Balancing long- and short-term dynamics for the modeling of saliency in videos
Theodor Wulff, Fares Abawi, Philipp Allgeuer, Stefan Wermter
TL;DR
This work tackles the challenge of saliency prediction in videos by modeling both long- and short-term temporal dynamics with a dual-stream Transformer that processes frames and past saliency maps via tubelet-based spatiotemporal tokens. A saliency-prior masking scheme and frame dropout allow the model to leverage prior focus while remaining robust to dynamic shifts, with a fusion encoder and interchangeable decoder heads enabling flexible task adaptation. Key findings show that long-term context improves predictions beyond a saturation point for short-term context, and an optimal short-term depth exists roughly at half the long-term span, guiding design choices for temporal context. The approach advances video salient object detection by revealing how to balance temporal contexts in Transformer-based architectures and by providing a practical framework that can adapt to varying downstream saliency tasks.
Abstract
The role of long- and short-term dynamics towards salient object detection in videos is under-researched. We present a Transformer-based approach to learn a joint representation of video frames and past saliency information. Our model embeds long- and short-term information to detect dynamically shifting saliency in video. We provide our model with a stream of video frames and past saliency maps, which acts as a prior for the next prediction, and extract spatiotemporal tokens from both modalities.
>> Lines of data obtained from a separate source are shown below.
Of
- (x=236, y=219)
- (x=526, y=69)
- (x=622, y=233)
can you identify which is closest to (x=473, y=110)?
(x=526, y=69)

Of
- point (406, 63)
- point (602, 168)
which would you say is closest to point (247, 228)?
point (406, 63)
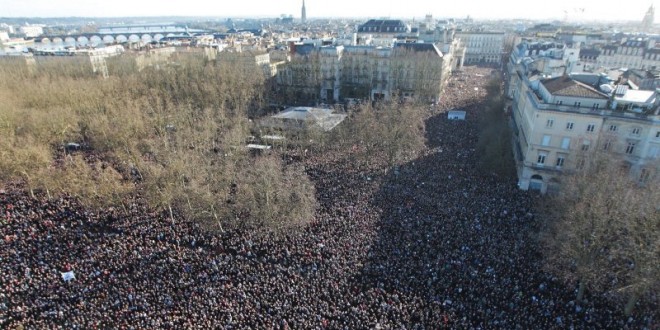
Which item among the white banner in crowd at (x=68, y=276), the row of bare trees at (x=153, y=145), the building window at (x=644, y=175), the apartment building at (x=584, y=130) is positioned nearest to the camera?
the white banner in crowd at (x=68, y=276)

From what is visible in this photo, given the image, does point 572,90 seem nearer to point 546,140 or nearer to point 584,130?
point 584,130

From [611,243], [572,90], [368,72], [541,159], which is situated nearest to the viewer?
[611,243]

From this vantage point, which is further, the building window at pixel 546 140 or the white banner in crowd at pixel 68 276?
the building window at pixel 546 140

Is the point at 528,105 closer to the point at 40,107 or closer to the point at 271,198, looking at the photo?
the point at 271,198

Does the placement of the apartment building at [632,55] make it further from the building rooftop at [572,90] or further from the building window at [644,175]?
the building window at [644,175]

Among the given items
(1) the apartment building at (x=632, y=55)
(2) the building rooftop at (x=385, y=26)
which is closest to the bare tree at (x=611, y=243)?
(1) the apartment building at (x=632, y=55)

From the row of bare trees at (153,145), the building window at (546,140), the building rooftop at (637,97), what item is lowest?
the row of bare trees at (153,145)

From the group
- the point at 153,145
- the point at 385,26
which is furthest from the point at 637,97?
the point at 385,26

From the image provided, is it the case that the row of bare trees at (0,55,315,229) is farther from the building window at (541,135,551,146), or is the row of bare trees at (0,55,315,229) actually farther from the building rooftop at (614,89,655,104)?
the building rooftop at (614,89,655,104)

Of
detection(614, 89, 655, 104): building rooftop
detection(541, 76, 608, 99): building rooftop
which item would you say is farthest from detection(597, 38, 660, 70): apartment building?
detection(541, 76, 608, 99): building rooftop
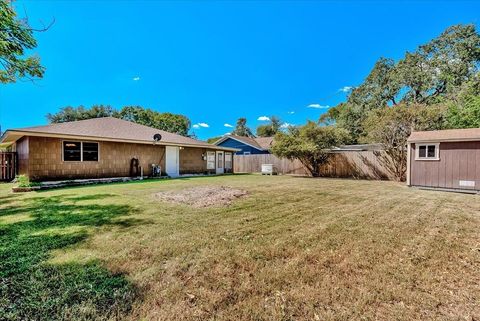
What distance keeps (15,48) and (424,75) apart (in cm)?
2750

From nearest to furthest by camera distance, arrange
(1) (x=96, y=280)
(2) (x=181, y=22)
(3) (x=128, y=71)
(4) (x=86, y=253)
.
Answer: (1) (x=96, y=280), (4) (x=86, y=253), (2) (x=181, y=22), (3) (x=128, y=71)

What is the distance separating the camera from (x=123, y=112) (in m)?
32.8

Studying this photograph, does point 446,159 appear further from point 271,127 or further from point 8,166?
point 271,127

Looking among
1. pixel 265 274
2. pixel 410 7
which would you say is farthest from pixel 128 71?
pixel 265 274

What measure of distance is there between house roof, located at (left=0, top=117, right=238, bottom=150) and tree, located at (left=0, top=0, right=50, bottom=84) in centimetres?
558

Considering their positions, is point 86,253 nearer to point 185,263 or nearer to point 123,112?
point 185,263

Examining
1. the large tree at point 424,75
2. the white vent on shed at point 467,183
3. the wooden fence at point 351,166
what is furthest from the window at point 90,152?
the large tree at point 424,75

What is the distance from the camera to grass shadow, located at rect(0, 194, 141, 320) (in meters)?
1.78

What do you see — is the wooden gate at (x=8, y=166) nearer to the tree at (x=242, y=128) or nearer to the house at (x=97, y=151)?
the house at (x=97, y=151)

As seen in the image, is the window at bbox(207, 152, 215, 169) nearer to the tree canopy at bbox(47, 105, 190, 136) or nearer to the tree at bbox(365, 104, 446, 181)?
the tree at bbox(365, 104, 446, 181)

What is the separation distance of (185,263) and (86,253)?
4.36ft

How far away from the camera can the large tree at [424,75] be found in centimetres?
1902

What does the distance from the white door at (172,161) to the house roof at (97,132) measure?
0.59 metres

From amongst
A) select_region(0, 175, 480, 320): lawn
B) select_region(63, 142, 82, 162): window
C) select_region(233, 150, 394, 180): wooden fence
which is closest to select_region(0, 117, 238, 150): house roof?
select_region(63, 142, 82, 162): window
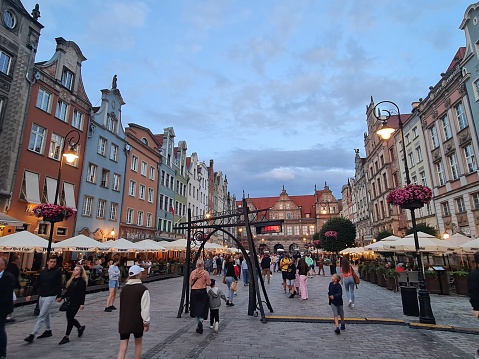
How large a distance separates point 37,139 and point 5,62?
500 cm

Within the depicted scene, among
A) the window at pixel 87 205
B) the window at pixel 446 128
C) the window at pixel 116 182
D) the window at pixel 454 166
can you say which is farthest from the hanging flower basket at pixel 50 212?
the window at pixel 446 128

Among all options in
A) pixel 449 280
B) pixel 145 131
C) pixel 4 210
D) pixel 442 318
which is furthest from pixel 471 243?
pixel 145 131

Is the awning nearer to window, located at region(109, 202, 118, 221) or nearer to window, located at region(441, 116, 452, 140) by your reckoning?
window, located at region(109, 202, 118, 221)

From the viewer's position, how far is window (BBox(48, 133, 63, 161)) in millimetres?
22031

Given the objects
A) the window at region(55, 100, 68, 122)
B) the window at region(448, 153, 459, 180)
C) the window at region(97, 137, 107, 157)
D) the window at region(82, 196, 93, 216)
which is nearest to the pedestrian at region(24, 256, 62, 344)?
the window at region(55, 100, 68, 122)

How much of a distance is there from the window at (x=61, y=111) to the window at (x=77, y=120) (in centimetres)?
93

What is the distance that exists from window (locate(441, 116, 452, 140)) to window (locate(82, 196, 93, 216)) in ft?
101

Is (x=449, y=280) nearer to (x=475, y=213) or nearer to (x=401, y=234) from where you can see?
(x=475, y=213)

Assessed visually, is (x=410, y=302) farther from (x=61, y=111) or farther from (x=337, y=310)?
(x=61, y=111)

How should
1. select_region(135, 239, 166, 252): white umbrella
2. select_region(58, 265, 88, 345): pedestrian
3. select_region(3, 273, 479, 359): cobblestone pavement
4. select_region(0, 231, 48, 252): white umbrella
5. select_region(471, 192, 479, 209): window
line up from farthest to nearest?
1. select_region(471, 192, 479, 209): window
2. select_region(135, 239, 166, 252): white umbrella
3. select_region(0, 231, 48, 252): white umbrella
4. select_region(58, 265, 88, 345): pedestrian
5. select_region(3, 273, 479, 359): cobblestone pavement

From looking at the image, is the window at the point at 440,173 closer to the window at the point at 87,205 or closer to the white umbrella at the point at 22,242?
the white umbrella at the point at 22,242

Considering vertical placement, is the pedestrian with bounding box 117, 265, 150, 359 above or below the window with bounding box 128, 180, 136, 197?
below

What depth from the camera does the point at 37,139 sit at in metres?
20.9

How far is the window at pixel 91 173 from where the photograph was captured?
26203 millimetres
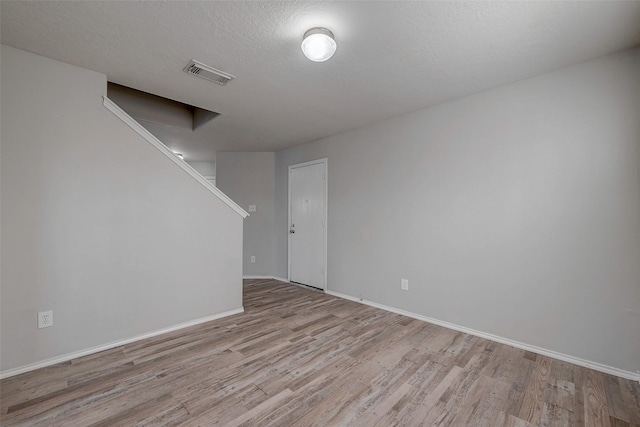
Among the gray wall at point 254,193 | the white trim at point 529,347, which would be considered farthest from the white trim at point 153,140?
the white trim at point 529,347

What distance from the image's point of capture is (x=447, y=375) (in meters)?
1.99

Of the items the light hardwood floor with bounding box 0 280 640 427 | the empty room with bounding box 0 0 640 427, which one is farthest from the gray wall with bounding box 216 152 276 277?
the light hardwood floor with bounding box 0 280 640 427

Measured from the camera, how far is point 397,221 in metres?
3.33

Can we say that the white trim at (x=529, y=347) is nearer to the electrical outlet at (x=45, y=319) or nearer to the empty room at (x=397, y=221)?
the empty room at (x=397, y=221)

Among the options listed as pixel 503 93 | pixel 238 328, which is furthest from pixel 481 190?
pixel 238 328

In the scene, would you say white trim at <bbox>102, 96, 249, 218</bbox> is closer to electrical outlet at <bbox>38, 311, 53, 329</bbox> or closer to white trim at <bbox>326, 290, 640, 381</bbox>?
electrical outlet at <bbox>38, 311, 53, 329</bbox>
The decomposition of the frame sequence into tokens lets the model incorporate short-term information from within the token, while being able to make long-term connections between tokens throughout the sequence. The core of the system consists of a dual-stream Transformer architecture to process the extracted sequences independently before fusing the two modalities. Additionally, we apply a saliency-based masking scheme to the input frames to learn an embedding that facilitates the recognition of deviations from previous outputs. We observe that the additional prior information aids in the first detection of the salient location. Our findings indicate that the ratio of spatiotemporal long- and short-term features directly impacts the model's performance. While increasing the short-term context is beneficial up to a certain threshold, the model's performance greatly benefits from an expansion of the long-term context.